A: Running my businesses from home makes it easy to switch back and forth between mom and professional Paige. It also makes it damn near impossible to get any work/life boundaries. I stick to my daily to do list and then when it’s done, I’m done. I take breaks and spend time with the kids when they are home and I’ve made it a priority to do some sort of outing with a kid individually or all 4 of them once a week. I’m always working on improving this balance and sometimes I kill it, sometimes I suck. You have to give yourself major grace and know your kids feel love and see you working and juggling it all.

Q: Best advice for a mom starting a new business! It’s scary to take that leap!

A: Jump. Don’t look back. Don’t listen to the haters, don’t compare yourself to people who have been in business longer and seemingly have it all together. Price yourself higher than you feel comfortable with, you will soon not feel that way and your time is worth so much more than you think when you are getting started. Hire a bookkeeper. Learn quickly from your mistakes, you will make so many. So many. But each one is an opportunity to change your process and get that much stronger. I wrote a business blog post not too long ago with some helpful tips!

Q: How are you handling quarantine with homeschooling kids and your businesses?

A: My businesses are very slow right now, so that helps free up some time and energy. My assistant, Emily is keeping the kids on track with homeschool. Blake, the oldest, has to log in on her laptop and has 4 classes a day taught by her teachers. I love that she still gets social interaction (sort of) with her classmates and gets the lessons from actual teachers.

Q: Who will you be voting for in November?

A: I’m apolitical.

Q: Did you fly direct to Exuma or go from Nassau?

A: We flew from Nassau. Read about the incredible Bahamas vacation Jeni and I took here.

Q: Do you feel pressure to maintain a certain physical image due to online presence?

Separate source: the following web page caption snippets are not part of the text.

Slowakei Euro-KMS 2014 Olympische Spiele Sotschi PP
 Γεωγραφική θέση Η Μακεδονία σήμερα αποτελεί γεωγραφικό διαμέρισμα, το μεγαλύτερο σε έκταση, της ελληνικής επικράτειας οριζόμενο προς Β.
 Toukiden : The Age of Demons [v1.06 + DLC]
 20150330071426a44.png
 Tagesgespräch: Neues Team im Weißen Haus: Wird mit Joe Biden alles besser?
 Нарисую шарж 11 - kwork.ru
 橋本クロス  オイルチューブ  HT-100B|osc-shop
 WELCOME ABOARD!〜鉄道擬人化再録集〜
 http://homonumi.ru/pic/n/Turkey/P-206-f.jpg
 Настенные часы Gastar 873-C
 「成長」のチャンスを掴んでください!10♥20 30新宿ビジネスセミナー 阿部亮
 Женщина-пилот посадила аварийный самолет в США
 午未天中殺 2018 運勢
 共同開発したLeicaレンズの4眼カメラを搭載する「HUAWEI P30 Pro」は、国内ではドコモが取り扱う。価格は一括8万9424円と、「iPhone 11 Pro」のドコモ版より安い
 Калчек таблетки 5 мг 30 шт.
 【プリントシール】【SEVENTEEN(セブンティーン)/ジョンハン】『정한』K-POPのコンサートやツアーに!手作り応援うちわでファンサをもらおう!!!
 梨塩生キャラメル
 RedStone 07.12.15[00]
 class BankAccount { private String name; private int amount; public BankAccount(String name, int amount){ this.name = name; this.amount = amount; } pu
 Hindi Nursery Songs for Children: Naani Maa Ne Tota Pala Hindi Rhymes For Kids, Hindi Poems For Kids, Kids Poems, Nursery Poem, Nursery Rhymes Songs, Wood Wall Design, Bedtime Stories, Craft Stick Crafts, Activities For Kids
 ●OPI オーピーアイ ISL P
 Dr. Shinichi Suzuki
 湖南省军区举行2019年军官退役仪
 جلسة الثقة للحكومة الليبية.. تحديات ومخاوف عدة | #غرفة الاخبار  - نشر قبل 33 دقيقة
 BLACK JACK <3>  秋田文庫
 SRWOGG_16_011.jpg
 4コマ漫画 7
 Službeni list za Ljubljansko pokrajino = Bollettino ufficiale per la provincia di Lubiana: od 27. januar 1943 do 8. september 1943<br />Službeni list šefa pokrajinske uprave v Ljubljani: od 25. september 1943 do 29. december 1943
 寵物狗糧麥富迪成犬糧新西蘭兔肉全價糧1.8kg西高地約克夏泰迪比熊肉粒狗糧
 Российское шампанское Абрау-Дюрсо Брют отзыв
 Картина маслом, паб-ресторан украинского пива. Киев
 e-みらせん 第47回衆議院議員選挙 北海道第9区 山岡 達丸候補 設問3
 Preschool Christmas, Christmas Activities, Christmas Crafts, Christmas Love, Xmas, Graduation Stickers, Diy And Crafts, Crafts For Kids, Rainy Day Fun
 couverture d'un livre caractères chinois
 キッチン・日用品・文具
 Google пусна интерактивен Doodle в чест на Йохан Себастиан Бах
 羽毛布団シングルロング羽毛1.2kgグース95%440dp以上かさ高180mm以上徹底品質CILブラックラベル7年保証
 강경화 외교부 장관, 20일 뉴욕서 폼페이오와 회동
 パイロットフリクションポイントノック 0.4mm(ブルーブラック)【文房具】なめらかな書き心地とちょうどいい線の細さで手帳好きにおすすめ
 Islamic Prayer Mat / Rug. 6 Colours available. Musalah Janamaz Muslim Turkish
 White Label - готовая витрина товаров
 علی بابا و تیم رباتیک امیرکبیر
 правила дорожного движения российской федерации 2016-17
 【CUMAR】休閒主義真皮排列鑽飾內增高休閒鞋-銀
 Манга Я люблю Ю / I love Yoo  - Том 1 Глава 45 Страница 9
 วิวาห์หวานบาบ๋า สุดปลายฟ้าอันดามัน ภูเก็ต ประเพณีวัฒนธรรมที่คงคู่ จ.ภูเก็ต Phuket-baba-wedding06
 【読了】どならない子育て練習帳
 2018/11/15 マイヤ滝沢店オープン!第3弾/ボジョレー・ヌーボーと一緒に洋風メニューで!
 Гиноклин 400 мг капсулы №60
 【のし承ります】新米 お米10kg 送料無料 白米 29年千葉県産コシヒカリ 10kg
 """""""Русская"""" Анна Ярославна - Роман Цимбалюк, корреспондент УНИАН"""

A: Yes! I always took pride in my appearance, but this is next level. I don’t try to look amazing daily, but I definitely think about how I look before I get on stories or go out in public. I don’t get approached too often, but when I do I love hearing the following: You are the exact same as you are on instagram! and You look the same as you do online! Remember, authenticity is big for me, so mission accomplished when I hear that!

Q: What investment tips do you have? You have generated so much wealth!

A: The majority of my “net worth” is hung up in real estate right now. We have made really smart decisions when buying and selling our homes and that has paid off majorly. Buying a home is like a forced savings account and such a great investment. Make sure you take advantage of your 401k and getting the most matched that you can if your company offers that. I’m self employed, so I have a sep IRA that I fund for retirement. Make saving money something you do when you get paid, not at the end of the pay period when you are running low. We put our money in a totally different bank so that we wouldn’t be tempted to transfer out. If you have any debt, attack that, I like Dave Ramsey’s snowball method. It’s hard to think about investing when you are barely making ends meet, but even small moves now can get you in the habit and cash is king!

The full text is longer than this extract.